2.2. Method of Payment. License payments collected pursuant to this
Agreement shall be paid into a third party escrow or Lockbox account (the "Lockbox Account),
provided that such a process is consistent with City's accounting and finance practices and
standards. All New Licenses shall contain provisions stating that any and all payments under
such new licenses shall be paid into the Lockbox Account. Consultant shall be responsible for
selecting the third parry to provide the Lockbox Account, subject to City's approval, and shall be
responsible for all fees and expenses related thereto. City and Consultant shall execute
instructions to the holder of the Lockbox Account (the "Holder "), instructing the Holder to
distribute the appropriate percentage of license payments to the Consultant and the remaining
funds to the City within five (5) business days of receipt into the Lockbox Account of any such
payments, or upon such other terms that the Parties may otherwise agree upon in writing. The
Holder shall provide monthly reports to the City concerning all license payments received and
distributed via the Lockbox Account pursuant to this Agreement. City shall endeavor to
transition any revenues received by the City under Pre - Existing Licenses to the Lockbox
Account.

INSTRUCTIONS -
a) According to the payment clause, what are City and Consultant meant to accomplish by executing instructions to the holder of the Lockbox Account? Answer in one to three sentences.
b) Write the next part of the payment clause, picking up after its final sentence.
The material on this page plays no part in the work.

EXTRACTED INFORMATION -

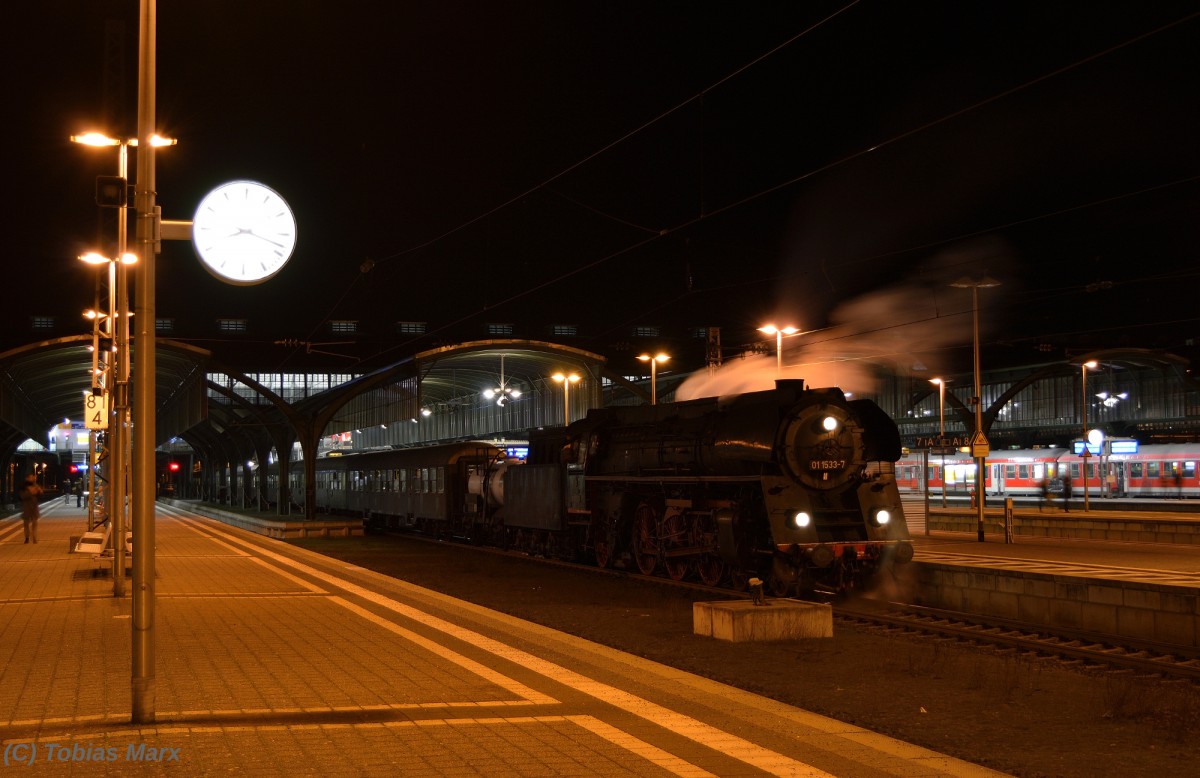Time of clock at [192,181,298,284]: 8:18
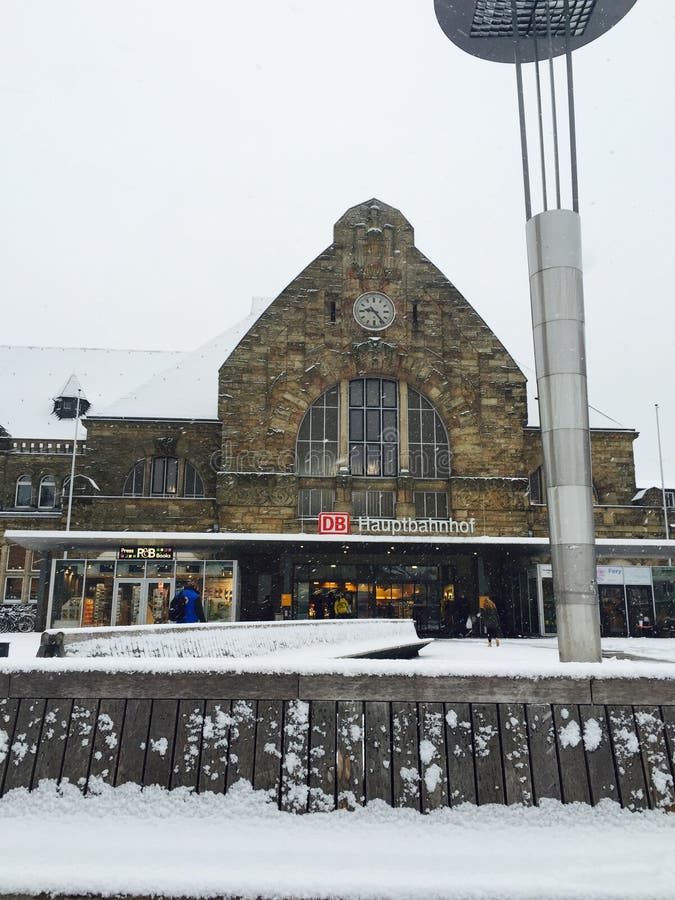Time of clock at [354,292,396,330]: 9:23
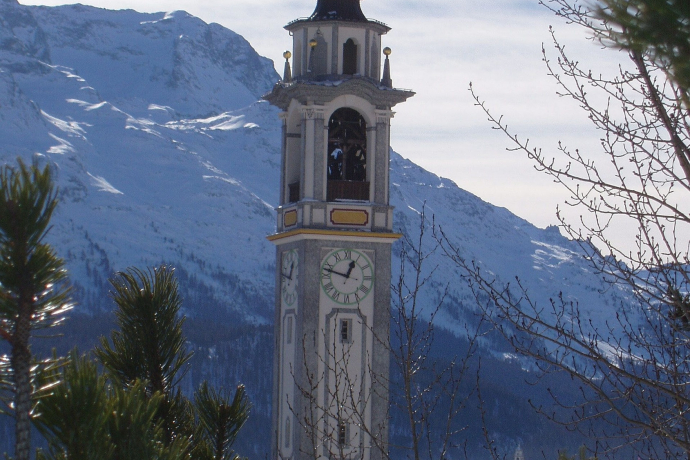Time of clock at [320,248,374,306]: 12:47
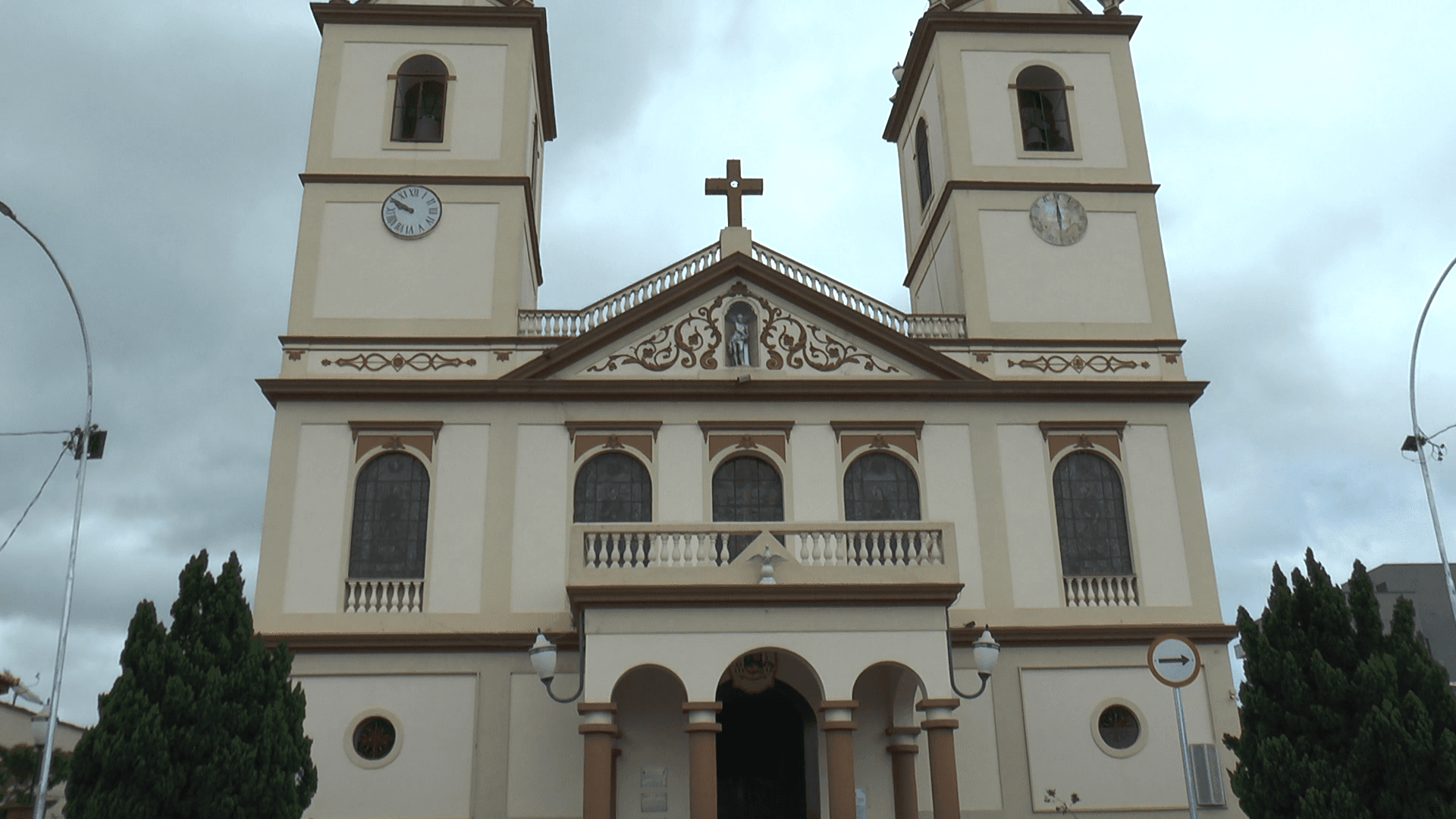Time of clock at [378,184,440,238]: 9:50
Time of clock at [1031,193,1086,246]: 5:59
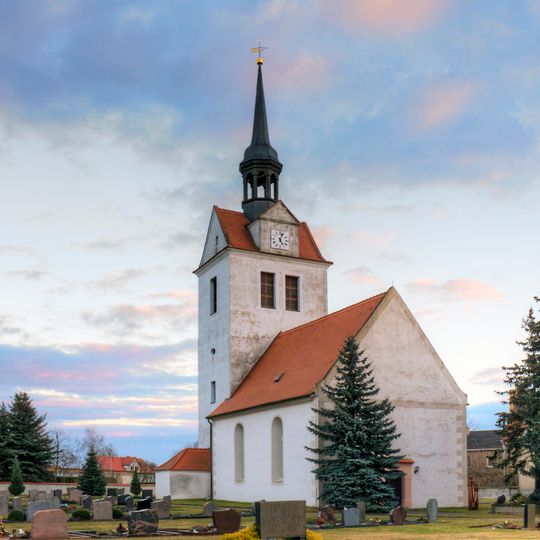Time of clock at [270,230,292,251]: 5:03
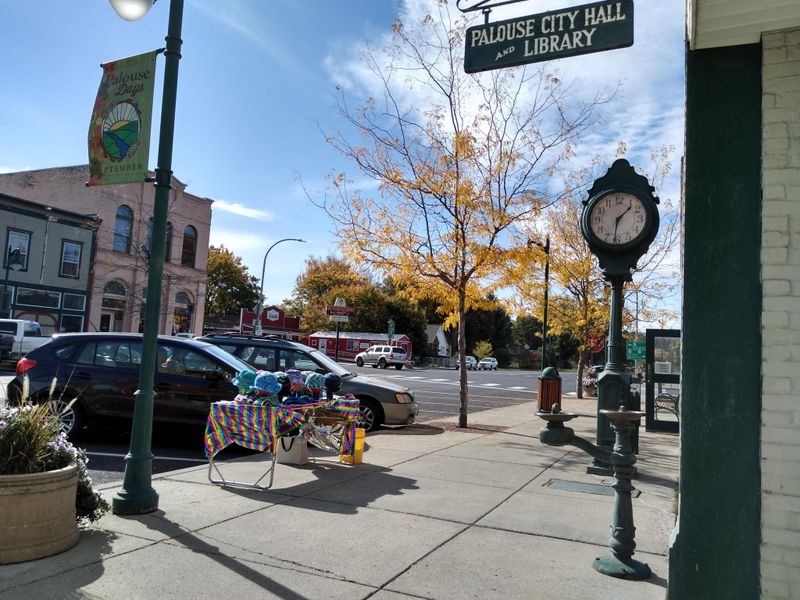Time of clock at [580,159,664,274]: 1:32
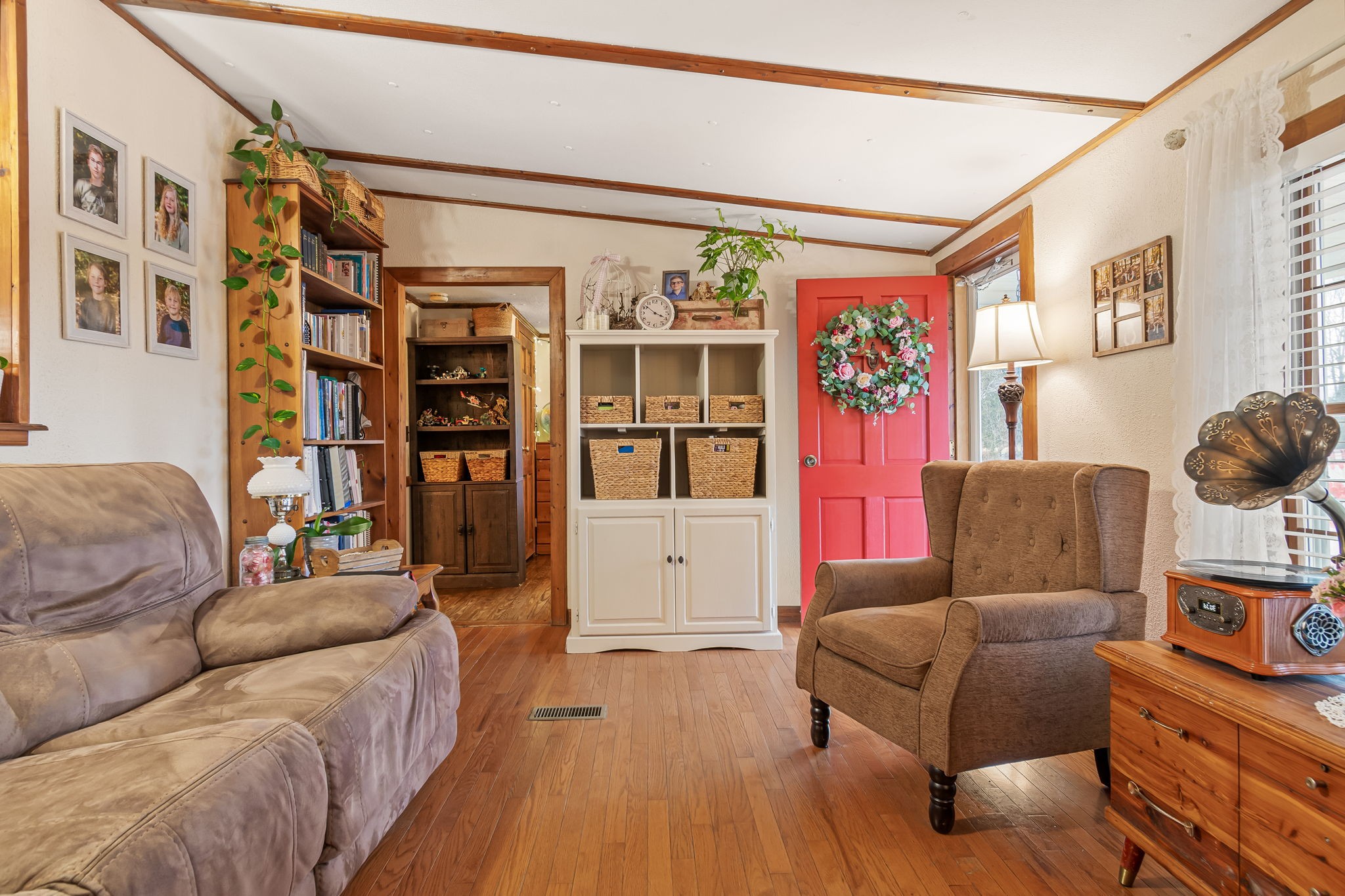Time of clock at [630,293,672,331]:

THE RESPONSES -
a) The instructions direct the Holder to pay the Consultant its appropriate percentage of license payments and to pay the remaining funds to the City. This must happen within five business days of the payments reaching the Lockbox Account, unless the Parties agree in writing on other terms.

b)
Both Parties expressly agree that in the event of termination for default of
Consultant pursuant to Section 3.2.B, Consultant shall no longer be entitled to any Lockbox
Account disbursements as of the Termination Date. City shall provide written notice to the
Holder of any such termination. Said notice shall specify the Termination Date, and direct the
Holder to disburse all Lockbox funds received on/after the Termination Date to the City. Failure
by the City to provide written notice to the Holder of a Termination for Default of Consultant
will not extend the Termination Date nor negate the cancellation of this Agreement.
2.3 Continuing Obligation. Where any wireless license subject to this
Agreement survives the term or earlier termination of this Agreement for reasons other than
default by Consultant, the continued provision by Consultant of the on -going evaluation services
listed in the Scope of Services shall constitute a continuing obligation. Following the expiration
of this Agreement, Consultant's compensation under Sections 2.1 and 2.1 shall be conditioned on
its satisfactory performance of this continuing obligation. Except as set forth in this Section 2.3,
Consultant shall be relieved of any obligation to provide the services specified in the Scope of
Services upon the expiration of this Agreement.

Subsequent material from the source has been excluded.